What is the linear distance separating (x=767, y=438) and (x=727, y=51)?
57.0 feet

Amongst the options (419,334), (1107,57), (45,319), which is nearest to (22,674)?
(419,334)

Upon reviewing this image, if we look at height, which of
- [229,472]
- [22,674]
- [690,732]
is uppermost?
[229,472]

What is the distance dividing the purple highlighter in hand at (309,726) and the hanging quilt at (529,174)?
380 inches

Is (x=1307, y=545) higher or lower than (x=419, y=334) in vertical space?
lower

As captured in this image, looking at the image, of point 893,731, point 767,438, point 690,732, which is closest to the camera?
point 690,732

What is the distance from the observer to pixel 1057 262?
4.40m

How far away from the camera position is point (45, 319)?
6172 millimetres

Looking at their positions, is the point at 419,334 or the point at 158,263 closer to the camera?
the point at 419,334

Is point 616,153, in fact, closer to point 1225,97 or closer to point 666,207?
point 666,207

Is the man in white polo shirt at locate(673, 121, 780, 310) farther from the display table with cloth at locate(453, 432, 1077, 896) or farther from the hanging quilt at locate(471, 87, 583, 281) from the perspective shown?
------------------------------------
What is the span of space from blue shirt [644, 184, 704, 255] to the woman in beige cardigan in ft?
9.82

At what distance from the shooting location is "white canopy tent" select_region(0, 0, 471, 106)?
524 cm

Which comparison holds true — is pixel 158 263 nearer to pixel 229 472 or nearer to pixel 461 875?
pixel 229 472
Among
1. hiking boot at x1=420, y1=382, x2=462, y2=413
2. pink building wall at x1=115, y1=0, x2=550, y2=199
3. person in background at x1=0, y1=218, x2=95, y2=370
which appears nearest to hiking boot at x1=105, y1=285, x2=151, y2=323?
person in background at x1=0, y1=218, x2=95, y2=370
------------------------------------
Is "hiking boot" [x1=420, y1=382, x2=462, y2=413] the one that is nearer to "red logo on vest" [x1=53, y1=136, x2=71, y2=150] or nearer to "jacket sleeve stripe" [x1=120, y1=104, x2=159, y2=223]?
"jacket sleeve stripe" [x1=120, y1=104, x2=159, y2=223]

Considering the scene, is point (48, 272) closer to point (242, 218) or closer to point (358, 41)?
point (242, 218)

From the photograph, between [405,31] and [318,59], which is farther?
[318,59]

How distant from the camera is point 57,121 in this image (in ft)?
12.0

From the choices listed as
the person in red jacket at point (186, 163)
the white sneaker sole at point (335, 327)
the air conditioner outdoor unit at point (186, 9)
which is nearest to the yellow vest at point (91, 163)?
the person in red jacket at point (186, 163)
------------------------------------
DO THIS ▸
Duplicate the data from the line that contains "As captured in" through the line that contains "6172 millimetres", including both of those lines.

REPLY ▸
As captured in this image, looking at the image, of point 893,731, point 767,438, point 690,732, which is closest to the camera?
point 690,732

What is the distance from the observer to pixel 1057 262?
4.40m

How far away from the camera position is point (45, 319)?
6172 millimetres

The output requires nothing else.